Wohnverbund Haus Gertrud – Fünf Bausteine für 38 Menschen
Das Langzeitwohnheim Haus Gertrud bietet 20 Plätze für Erwachsene mit chronisch psychischer Erkrankung, die sich nicht oder nicht mehr in der Lage sehen, ein selbständiges Leben zu führen und fachgerechte, sichere und dauerhaft psychosoziale Betreuung benötigen. Die Therapeutische Wohngruppe im Haus Gertrud mit vier Plätzen entwickelte sich aus dem Bedürfnis einiger Bewohner*innen nach mehr Eigenverantwortung und Selbständigkeit. 1999 kam das Kleinheim in der Bärengasse mit neun Plätzen und deutlich weniger Betreuungsintensität hinzu. Eine Wohnform, die dem Wunsch der Bewohner*innen nach Lebensperspektiven mit mehr individuellen Lebensräumen und Selbstbestimmungswünschen stärker Rechnung trägt.
Sozialraumorientierung und Inklusion
In Zusammenarbeit mit dem Sozialreferat der Stadt Würzburg entwickelte der SkF ein soziales Konzept unter dem Gesichtspunkt der Sozialraumorientierung. Das ehemalige unter Denkmalschutz stehende Gasthaus „Restauration zur Stadt Kitzingen“ in der Pleicherschulgasse wurde von der Stadt Würzburg erworben und im Zeitraum von 2010 bis 2013 grundlegend restauriert. Heute heißt es Bürgerhaus Pleich und soll als niederschwelliges Angebot das Zusammenleben und Zusammenarbeiten besonders auch der im Viertel wohnhaften älteren Menschen und psychisch kranken Menschen ermöglichen und fördern. Mit den Räumlichkeiten im Erdgeschoß wurde öffentlicher Raum geschaffen. Das Bürgerhaus bietet Platz für 30 Gäste, ist barrierefrei und kann auch für private Feiern, Gruppentreffen, Besprechungen, Tagungen, Fortbildungen, etc. gemietet werden.
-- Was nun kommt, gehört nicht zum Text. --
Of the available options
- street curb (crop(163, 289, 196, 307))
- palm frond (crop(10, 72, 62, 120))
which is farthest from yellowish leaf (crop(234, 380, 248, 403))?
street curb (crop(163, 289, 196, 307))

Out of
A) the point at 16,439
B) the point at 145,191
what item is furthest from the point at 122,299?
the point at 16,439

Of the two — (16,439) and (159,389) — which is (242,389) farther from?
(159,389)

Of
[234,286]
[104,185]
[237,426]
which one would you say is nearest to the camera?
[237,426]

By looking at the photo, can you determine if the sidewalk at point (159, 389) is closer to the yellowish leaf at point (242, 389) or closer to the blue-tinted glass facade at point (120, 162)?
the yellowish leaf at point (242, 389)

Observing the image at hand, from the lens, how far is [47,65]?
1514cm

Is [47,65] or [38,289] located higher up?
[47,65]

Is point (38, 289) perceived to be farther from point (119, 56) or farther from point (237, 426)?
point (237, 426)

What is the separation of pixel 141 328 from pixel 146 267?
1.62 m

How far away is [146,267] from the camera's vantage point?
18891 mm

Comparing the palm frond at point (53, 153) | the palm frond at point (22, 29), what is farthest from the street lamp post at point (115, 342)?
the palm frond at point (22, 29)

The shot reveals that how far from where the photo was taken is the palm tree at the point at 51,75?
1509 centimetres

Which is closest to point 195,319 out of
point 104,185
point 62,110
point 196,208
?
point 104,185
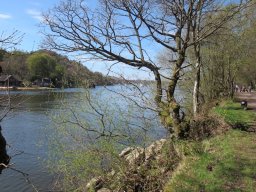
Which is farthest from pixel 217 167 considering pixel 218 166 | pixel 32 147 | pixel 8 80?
pixel 32 147

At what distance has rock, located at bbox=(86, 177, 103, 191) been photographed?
1275 centimetres

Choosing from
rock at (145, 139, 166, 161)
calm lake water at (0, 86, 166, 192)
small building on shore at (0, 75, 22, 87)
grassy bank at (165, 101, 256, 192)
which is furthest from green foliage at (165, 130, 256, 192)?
small building on shore at (0, 75, 22, 87)

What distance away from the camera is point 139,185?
11.3 metres

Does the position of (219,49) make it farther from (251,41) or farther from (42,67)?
(42,67)

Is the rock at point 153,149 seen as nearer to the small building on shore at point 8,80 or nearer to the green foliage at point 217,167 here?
the green foliage at point 217,167

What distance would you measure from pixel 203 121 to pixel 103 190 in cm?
531

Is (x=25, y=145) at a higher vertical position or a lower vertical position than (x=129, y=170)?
lower

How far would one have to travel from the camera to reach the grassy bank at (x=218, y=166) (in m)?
9.39

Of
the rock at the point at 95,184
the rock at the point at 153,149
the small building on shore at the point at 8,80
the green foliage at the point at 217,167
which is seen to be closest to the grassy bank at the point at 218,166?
the green foliage at the point at 217,167

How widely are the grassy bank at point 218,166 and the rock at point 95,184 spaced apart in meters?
2.86

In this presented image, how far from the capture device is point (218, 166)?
1073cm

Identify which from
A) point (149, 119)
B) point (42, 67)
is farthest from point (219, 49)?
point (42, 67)

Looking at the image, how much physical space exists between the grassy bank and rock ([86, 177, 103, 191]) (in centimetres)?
286

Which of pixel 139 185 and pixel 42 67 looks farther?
pixel 42 67
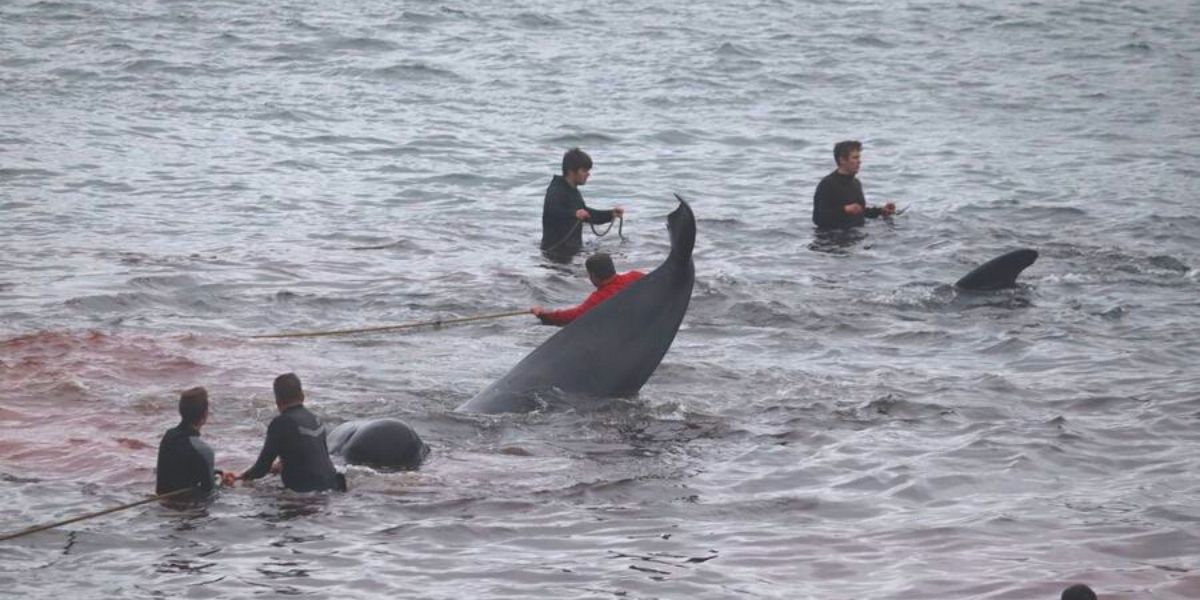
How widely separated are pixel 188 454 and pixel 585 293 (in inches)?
318

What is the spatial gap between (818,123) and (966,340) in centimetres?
1653

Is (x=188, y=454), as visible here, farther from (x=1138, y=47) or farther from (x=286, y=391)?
(x=1138, y=47)

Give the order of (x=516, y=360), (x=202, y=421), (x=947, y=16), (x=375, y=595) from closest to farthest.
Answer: (x=375, y=595), (x=202, y=421), (x=516, y=360), (x=947, y=16)

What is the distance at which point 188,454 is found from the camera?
11008mm

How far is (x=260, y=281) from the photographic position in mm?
18875

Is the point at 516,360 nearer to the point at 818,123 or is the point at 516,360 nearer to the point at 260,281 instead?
the point at 260,281

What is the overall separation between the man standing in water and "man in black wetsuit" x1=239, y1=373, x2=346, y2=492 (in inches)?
12.2

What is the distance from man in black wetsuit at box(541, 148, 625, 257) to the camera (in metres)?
19.2

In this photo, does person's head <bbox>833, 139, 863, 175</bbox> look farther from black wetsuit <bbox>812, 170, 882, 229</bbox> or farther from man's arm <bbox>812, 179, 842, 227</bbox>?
man's arm <bbox>812, 179, 842, 227</bbox>

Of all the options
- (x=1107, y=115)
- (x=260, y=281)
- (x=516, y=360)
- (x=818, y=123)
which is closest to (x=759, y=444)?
(x=516, y=360)

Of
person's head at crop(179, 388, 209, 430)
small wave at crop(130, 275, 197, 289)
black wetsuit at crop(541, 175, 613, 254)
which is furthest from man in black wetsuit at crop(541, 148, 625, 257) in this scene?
person's head at crop(179, 388, 209, 430)

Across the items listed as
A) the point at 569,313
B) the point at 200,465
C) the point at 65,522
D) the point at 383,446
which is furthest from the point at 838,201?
the point at 65,522

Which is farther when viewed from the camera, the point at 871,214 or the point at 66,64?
the point at 66,64

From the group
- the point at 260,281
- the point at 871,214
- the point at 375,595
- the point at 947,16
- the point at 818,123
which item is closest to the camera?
the point at 375,595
Wer selbst gebackene Kuchen liebt, sollte mittwochs oder freitags unbedingt im Bürger-haus Pleich vorbeischauen. In der Zeit von 14:00 bis 17:30 Uhr bietet der Stadtteiltreff Begegnung und Café-Betrieb. Die Preise für Kuchen und Getränke sind auch für Leute mit kleinem Geldbeutel erschwinglich.
In den oberen Stockwerken des Hauses befinden sich zwei Wohnungen. Hier, im Ambulant Betreuten Wohnen, leben insgesamt fünf Menschen mit psychischer Erkrankung in zwei Wohngemeinschaften. Im Rahmen eines Zuverdienst-Projektes leisten sie den Service und das Management im Bürgerhaus.
Jubiläums-Gottesdienst und Kirchen-Kaffee
Anlässlich des Jubiläums von Haus Gertrud gestalten Bewohner*innen und Mitarbei-ter*innen des Wohnverbundes am 25. Juni den Sonntagsgottesdienst um 9:00 Uhr in der Pfarrkirche St. Gertraud, Pleicherkirchplatz, mit und laden anschließend zum „Kirchen-Kaffee“ ins Bürgerhaus Pleich in die Pleicherschulgasse 3 ein.
Festveranstaltung und Feier
Beim Festakt am 7. Juli wird Prof. Dr. Frank Früchtel von der Fachhochschule Potsdam zum Thema ‚Inklusion und Sozialraumorientierung‘ referieren. Anschließend wird in der Pleich gefeiert.